Until this year, Alisha’s other horse, a Dutch Warmblood named Aflame, commuted with her back and forth from her hometown of Langley, B.C., to Calgary, Alberta, for filming. But this time, he stayed behind, and Diva was added to the mix in November. “I wasn’t planning on getting (another) horse but she came to the barn after being trained by Gary Brewster, just to be sold by my trainer. And I really got along with her,” Alisha said. It’s an all-too-relatable tale, of falling in love with a horse unexpectedly and buying them when you weren’t necessarily planning it. While filming, she keeps her horse(s) at a nearby facility, in partial training so that she can squeeze in rides three days a week. Aside from work, she also needs to spend two-or-three hours a day on online schoolwork, with the help of an on-set tutor.
“Riding has become an escape. I can just spend my own time at the barn. It’s very peaceful compared to my busy days on set. Riding has become very important to my sanity,” Alisha emphasized. “It’s difficult to have competitive goals when I’m working all the time,” she stated matter-of-factly. “My goals are just to ride for as long as I can, and Heartland has helped me to do that. So I’m really grateful for that. I just enjoy riding as a hobby, and I try not to take it too seriously like I do the other things in my life.”
Alisha competes in the jumper ring at Thunderbird Show Park in Langley when she’s home, and she went to HITS Thermal earlier this year with Diva. It did not quite go as planned. “She gets quite fresh when she’s outside. On the first day, I didn’t lunge her, and I broke my arm!” she exclaimed. “I get nervous when she’s fresh, so we’ve been working through that.”
I asked her about role models: for riding, for acting, and on being one herself. It turns out that Alisha is a Reed Kessler fangirl. “Every time we’re at the same show I have to go and take photos of her,” she gushed. Dakota Fanning and Chloë Grace Moretz are also on top of her list; actors who started young and have matured into talented and successful women. “They’ve stayed really humble and they’ve stayed true to who they are,” Alisha said. She credits her character, Georgie, for giving young girls a strong personality to look up to – a down-to-earth young woman who is not afraid to get her hands dirty in the barn.
Growing up alongside her character in the show, Alisha admitted that herself and Georgie may have rubbed off on each other, personality-wise. “We’re pretty similar in how she is now, although I’m not as tomboyish as her,” she said. “Playing Georgie has taught me to be a lot more patient and taught me a lot about bravery when working with horses.

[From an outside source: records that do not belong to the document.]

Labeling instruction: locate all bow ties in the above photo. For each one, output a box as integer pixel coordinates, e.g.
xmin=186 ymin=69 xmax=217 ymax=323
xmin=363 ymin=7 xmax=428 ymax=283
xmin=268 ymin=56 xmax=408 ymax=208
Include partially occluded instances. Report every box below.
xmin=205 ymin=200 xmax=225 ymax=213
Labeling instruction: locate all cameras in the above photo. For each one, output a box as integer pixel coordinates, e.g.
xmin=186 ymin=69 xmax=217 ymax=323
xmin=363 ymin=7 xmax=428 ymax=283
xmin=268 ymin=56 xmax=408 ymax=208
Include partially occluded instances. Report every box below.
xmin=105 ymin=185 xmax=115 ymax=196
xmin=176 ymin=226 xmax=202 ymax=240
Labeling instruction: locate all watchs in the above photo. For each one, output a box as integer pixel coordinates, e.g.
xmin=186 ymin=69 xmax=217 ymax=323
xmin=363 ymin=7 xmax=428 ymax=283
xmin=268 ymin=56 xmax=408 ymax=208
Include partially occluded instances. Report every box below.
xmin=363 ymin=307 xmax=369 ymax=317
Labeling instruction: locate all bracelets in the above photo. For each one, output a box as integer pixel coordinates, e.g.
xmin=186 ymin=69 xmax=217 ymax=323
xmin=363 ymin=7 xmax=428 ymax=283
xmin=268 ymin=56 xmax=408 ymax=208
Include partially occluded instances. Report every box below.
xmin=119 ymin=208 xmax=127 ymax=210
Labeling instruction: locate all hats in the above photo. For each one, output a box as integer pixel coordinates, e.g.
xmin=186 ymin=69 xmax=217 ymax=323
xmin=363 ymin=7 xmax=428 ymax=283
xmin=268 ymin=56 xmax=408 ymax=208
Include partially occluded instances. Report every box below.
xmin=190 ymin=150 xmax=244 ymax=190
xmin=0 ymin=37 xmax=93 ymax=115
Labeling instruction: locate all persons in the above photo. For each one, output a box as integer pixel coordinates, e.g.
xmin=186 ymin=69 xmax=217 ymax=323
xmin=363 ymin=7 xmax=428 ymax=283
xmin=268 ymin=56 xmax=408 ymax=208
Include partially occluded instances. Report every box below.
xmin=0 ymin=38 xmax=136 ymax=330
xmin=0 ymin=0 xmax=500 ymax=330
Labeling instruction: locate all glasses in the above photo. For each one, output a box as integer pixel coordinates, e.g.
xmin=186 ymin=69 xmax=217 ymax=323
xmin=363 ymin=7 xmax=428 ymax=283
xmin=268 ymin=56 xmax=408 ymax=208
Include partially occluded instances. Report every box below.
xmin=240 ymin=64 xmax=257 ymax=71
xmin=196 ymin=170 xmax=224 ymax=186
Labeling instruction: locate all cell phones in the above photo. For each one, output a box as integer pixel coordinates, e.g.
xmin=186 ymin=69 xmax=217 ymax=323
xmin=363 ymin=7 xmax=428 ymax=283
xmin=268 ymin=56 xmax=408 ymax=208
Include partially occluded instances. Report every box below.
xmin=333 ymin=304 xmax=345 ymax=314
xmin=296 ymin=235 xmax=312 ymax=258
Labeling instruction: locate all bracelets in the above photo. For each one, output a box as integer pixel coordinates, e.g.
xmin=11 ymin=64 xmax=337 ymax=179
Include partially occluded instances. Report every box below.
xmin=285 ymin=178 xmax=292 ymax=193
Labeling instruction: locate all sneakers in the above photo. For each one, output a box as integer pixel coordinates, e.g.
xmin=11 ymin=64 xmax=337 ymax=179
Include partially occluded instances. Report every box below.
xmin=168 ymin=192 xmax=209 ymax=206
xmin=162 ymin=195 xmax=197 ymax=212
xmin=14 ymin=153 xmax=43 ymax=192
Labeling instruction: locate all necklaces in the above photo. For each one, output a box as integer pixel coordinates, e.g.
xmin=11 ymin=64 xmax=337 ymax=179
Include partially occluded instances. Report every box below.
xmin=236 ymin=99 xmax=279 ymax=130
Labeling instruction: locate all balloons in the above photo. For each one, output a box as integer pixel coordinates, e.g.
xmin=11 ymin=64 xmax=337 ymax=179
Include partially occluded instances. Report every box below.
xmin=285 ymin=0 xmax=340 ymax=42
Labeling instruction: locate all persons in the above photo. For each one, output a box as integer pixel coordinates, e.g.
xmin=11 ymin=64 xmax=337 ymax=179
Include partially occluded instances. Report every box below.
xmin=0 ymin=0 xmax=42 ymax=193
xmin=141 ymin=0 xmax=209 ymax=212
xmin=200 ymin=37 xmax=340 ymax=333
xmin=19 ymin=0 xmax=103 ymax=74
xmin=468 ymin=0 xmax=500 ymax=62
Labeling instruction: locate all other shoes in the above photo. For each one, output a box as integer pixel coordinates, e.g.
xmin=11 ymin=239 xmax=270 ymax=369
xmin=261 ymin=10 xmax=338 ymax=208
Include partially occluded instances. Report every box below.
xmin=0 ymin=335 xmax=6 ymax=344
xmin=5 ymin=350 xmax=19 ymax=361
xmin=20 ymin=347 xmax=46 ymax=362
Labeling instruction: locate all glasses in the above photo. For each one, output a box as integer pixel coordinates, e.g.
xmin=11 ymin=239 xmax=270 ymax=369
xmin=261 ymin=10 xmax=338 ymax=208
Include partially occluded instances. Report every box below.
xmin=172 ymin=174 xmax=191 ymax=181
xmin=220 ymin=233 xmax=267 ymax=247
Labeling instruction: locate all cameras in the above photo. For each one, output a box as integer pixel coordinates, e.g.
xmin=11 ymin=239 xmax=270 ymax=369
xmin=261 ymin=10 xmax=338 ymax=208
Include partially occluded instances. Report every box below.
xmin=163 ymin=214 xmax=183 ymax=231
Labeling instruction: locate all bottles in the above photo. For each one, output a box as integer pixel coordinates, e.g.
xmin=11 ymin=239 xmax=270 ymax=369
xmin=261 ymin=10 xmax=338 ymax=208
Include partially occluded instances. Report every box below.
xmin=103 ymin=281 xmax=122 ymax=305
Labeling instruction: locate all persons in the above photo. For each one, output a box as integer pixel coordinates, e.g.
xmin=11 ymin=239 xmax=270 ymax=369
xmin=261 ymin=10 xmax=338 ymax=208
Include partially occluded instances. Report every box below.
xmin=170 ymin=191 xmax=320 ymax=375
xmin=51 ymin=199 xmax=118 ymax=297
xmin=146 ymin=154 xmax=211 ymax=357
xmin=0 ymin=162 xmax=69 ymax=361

I don’t know what traits she’s adopted of mine… maybe my stubbornness.” Alisha laughed.
Alisha’s relationship with the horses on set is just as important as with her own. In particular with Jag, the main horse who plays Phoenix (there are also a few stunt doubles) on the show. “When we first brought him in, I was 10 years old. I like to maul the horses with love – so he got really annoyed with me,” she laughed. “Every time I came up to him he would be like ‘ugh, this girl again.’ But now that he’s gotten older he’s become a lot less grumpy, and we’ve kind of developed a little bit of a bond because we’ve been working together for so long.”
And what’s next for Georgie on Heartland? “Next season you see Georgie really get into a lot more show jumping and becoming very serious with her riding. She gets a new trainer and gets super serious about going to the Olympics. My character just gets very, very focused and very competitive – and sometimes she takes it a little too far.”
Alisha stopped. “That’s all I can tell you,” she smiled, a little mischievously.